Q: Are media discounts that are not passed on to advertisers a big problem area? And even programmatic buying?
A: It’s not that there is any specific problem area. Many of these areas are normally, reasonably well-known to large advertisers and networks which are very big in India. But we also have a network of medium and small advertisers who don’t necessarily have access to this kind of knowledge. They do not have a large media departments or media professionals who understand and are upskilled in this area.
We are not highlighting any specific issue. We are looking at the whole gamut. We are imparting knowledge and sharing the best practices.
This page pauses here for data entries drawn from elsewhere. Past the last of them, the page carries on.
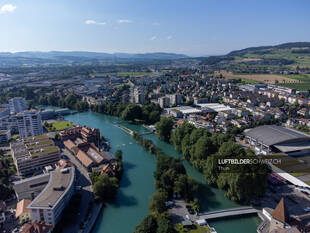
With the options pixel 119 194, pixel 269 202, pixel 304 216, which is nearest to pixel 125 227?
pixel 119 194

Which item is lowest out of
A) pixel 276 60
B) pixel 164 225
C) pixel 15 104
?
pixel 164 225

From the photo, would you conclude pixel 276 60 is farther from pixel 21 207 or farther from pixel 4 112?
pixel 21 207

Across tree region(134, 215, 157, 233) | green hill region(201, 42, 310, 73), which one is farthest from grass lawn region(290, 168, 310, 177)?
green hill region(201, 42, 310, 73)

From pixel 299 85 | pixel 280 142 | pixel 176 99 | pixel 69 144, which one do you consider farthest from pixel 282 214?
pixel 299 85

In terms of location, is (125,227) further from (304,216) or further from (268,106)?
(268,106)

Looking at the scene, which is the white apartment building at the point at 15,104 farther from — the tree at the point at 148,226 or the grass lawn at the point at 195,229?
the grass lawn at the point at 195,229

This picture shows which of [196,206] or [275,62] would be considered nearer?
[196,206]
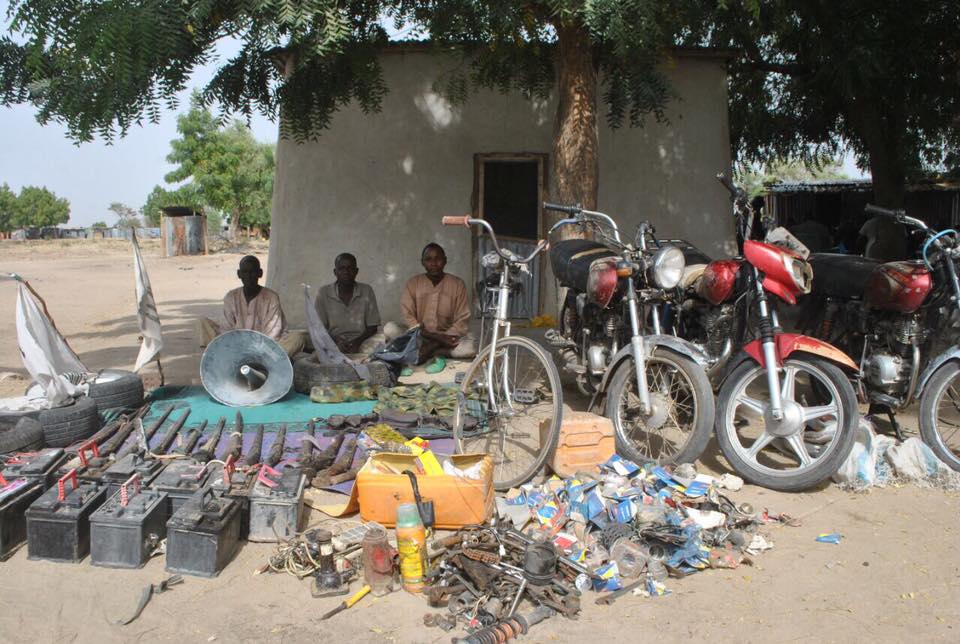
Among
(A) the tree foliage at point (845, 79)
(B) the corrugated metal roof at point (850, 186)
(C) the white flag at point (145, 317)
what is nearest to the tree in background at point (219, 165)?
(B) the corrugated metal roof at point (850, 186)

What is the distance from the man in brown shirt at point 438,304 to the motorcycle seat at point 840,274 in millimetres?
3362

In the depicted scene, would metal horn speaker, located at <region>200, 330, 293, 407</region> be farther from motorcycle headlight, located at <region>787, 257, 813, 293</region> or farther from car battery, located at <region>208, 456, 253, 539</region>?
motorcycle headlight, located at <region>787, 257, 813, 293</region>

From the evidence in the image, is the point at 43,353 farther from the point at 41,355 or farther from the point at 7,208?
the point at 7,208

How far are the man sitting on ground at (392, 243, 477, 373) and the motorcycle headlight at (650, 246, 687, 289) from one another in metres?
3.18

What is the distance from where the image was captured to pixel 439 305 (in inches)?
298

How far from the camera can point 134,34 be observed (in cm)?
533

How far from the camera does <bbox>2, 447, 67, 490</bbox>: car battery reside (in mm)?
3955

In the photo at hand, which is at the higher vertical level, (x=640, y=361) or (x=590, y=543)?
(x=640, y=361)

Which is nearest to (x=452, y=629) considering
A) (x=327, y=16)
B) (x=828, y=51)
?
(x=327, y=16)

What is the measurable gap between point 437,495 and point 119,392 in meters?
3.18

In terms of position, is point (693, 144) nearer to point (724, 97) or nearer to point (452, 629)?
point (724, 97)

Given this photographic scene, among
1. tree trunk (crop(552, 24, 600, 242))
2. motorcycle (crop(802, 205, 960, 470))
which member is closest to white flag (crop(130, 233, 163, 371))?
tree trunk (crop(552, 24, 600, 242))

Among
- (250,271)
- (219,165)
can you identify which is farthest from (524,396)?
(219,165)

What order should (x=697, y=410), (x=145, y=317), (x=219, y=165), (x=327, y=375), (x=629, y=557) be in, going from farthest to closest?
(x=219, y=165), (x=327, y=375), (x=145, y=317), (x=697, y=410), (x=629, y=557)
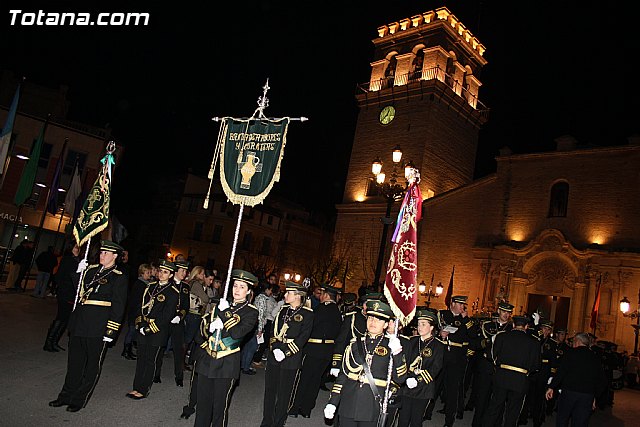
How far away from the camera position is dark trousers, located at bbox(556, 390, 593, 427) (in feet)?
29.6

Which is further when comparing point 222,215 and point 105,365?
point 222,215

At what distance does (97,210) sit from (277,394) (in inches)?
198

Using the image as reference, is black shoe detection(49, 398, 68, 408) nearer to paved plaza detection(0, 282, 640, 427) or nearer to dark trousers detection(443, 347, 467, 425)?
paved plaza detection(0, 282, 640, 427)

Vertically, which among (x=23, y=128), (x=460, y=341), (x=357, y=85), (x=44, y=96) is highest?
(x=357, y=85)

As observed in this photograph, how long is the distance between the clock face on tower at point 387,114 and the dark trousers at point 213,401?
3291 cm

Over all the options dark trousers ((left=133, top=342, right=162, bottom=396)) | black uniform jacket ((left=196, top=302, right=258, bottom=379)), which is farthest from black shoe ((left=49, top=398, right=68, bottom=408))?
black uniform jacket ((left=196, top=302, right=258, bottom=379))

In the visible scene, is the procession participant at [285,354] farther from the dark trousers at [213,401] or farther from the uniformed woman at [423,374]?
the uniformed woman at [423,374]

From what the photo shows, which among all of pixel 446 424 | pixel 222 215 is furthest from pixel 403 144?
pixel 446 424

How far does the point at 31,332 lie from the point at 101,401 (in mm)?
5299

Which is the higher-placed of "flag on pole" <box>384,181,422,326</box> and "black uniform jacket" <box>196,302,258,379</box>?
"flag on pole" <box>384,181,422,326</box>

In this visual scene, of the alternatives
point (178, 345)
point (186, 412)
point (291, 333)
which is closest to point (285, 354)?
point (291, 333)

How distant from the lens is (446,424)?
970 centimetres

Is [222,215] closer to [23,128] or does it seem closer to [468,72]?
[23,128]

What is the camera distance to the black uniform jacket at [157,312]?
7918 millimetres
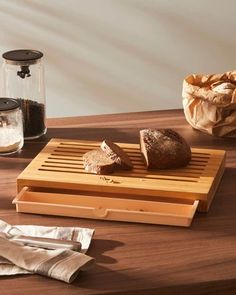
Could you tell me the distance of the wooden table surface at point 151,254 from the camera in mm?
1318

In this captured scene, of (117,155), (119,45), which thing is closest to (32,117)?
(117,155)

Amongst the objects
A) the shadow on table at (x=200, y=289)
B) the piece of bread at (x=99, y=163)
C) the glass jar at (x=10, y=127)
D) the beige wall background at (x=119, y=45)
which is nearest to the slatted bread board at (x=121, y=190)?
the piece of bread at (x=99, y=163)

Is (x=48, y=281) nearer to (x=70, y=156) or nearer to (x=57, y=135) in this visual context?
(x=70, y=156)

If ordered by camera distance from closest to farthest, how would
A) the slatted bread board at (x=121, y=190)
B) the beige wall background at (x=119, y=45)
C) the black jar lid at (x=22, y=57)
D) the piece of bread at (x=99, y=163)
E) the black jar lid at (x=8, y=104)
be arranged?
the slatted bread board at (x=121, y=190) → the piece of bread at (x=99, y=163) → the black jar lid at (x=8, y=104) → the black jar lid at (x=22, y=57) → the beige wall background at (x=119, y=45)

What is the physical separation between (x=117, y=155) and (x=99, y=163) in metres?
0.05

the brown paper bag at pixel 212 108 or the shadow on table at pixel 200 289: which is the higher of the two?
the brown paper bag at pixel 212 108

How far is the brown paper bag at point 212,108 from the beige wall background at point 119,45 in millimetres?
1206

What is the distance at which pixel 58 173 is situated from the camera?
171cm

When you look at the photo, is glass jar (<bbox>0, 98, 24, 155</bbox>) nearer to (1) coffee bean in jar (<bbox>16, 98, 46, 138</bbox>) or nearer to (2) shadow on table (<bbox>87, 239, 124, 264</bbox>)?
(1) coffee bean in jar (<bbox>16, 98, 46, 138</bbox>)

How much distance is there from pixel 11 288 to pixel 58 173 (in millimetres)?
443

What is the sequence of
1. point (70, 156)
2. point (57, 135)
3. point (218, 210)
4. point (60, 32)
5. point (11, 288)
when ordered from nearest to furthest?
point (11, 288) < point (218, 210) < point (70, 156) < point (57, 135) < point (60, 32)

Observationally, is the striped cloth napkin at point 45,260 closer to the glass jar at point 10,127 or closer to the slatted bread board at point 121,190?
the slatted bread board at point 121,190

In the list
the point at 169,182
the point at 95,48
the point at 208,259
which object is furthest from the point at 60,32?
the point at 208,259

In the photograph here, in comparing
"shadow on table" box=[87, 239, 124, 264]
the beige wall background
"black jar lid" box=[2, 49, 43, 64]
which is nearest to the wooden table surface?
"shadow on table" box=[87, 239, 124, 264]
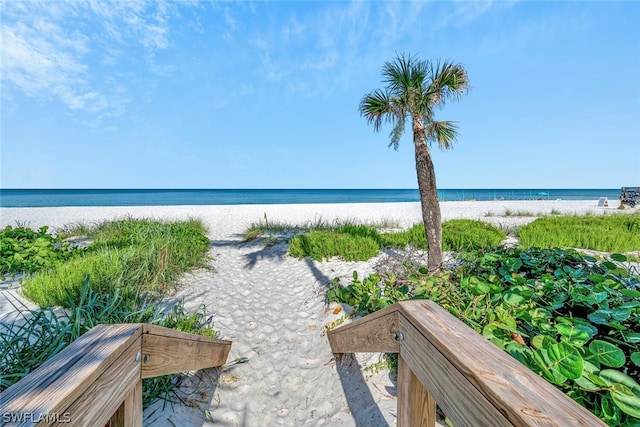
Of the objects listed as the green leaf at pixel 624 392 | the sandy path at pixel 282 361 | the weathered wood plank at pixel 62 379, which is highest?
the weathered wood plank at pixel 62 379

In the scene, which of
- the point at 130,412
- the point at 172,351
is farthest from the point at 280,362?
the point at 130,412

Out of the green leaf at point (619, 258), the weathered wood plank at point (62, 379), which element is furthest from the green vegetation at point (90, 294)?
the green leaf at point (619, 258)

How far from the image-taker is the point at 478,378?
772 millimetres

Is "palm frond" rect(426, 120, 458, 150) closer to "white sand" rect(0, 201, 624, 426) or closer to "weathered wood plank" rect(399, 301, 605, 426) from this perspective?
"white sand" rect(0, 201, 624, 426)

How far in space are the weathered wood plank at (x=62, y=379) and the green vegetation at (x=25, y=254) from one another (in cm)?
523

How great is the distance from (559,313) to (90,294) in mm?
4217

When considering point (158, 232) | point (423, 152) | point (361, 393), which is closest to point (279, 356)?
point (361, 393)

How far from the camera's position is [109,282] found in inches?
147

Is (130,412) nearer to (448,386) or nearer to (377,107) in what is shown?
(448,386)

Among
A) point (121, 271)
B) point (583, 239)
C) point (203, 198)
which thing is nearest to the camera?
point (121, 271)

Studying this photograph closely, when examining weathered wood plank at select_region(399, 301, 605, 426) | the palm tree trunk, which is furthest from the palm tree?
weathered wood plank at select_region(399, 301, 605, 426)

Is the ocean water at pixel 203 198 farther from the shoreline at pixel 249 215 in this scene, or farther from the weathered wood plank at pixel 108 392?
the weathered wood plank at pixel 108 392

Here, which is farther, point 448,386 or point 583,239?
point 583,239

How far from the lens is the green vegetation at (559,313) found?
1.27 metres
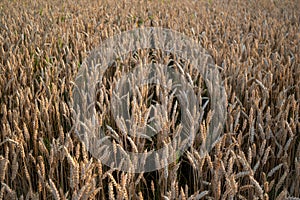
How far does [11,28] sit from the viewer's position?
3.41 m

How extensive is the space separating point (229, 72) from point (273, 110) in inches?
20.5

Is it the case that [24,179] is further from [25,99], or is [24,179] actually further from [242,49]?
[242,49]

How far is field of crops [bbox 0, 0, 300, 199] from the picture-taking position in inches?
43.1

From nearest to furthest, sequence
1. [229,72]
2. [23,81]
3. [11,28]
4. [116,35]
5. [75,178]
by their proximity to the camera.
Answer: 1. [75,178]
2. [23,81]
3. [229,72]
4. [116,35]
5. [11,28]

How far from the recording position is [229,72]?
7.22 ft

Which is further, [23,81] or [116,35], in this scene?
[116,35]

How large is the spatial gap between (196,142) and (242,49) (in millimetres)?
1401

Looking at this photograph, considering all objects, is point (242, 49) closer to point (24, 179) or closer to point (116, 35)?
point (116, 35)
Q: The right to audit mentioned in the charter, especially, scrutiny of vendor contracts may have raised an alarm, too.
A: It’s very fair practice. First of all, let’s for a moment put aside the media relationship. I mean, when you have any relationships between partners, there is a right to audit which exists because you need to know that if you’re sanctioning monies or resources to be spent in a certain way by any partner or third-party vendor, it has gone the right way. That’s a fair right of a person who is doing the spending.
Q: What about the other modules in the charter? When will those be released?
A: So, in the balance five pieces that we will do and in which some work has already started, there is very clearly one module on brand safety when it is placed in digital media. Say, if I’ve told you that my brand should be placed on so-and-so platform in so-and-so environment and if the brand advertising has come in the context of a topic and content which is toxic or and I don’t agree with, there’s a problem. For instance, is your brand safe if you put a kid’s digital banner ad next to a site with adult content? It is an extreme example but then is your brand safe? Therefore the need for brand safety guidelines. It is a very important topic that has emerged globally. In India, it is still evolving. A lot of people still have to understand it.
We have formed sub-committees which are working on each of the next phases of our full media charter. These sub-committee have been formed from within our advertising partners and their media heads. And we are also taking members from among publishers and Advertising Agencies Association of India (AAAI) so that we can form a very collaborative and jointly implementable guideline.
Work is also happening on viewability – the definition of viewability in digital media and first party data usage and transparency practices. That’s an evolving digital piece. Then there is ad fraud that can happen when you advertise on digital media where you are paying for impressions but they may be a bots.
And the last one on media measurement is very big and may take more time as it has larger pilots to be done. But we would like to finish the other four by end of this calendar year.
Q: ISA charter has also put agency remuneration on its list. Ad agencies say they are already squeezed for funds and work on extremely low fees and commissions making it difficult to hire talent.
A: It is very difficult for us to comment on what percentage is right for any agency. Every agency has its own infrastructure, talent pool, number of clients and the services it offers. Obviously, the intent is not to squeeze anybody to make it unviable. The intent is to establish a transparent fair practice. We are not giving any percentages. We are saying multiple models exist and what are the things they could build into their models.
Q: Has ISA suddenly woken up and turned active after all these years?
A: No, it is a very active body. We have a media forum which works on multiple media related issues. We impart a lot of knowledge to our members regularly, through the ISA Knowledge Series. ISA is on the board of the television measurement agency BARC where we play a pretty balancing, principled role in terms of ensuring that advertisers actually pay for what India watches.
We have been very active but some of the headlines are because we have launched a very big module which is attracting limelight.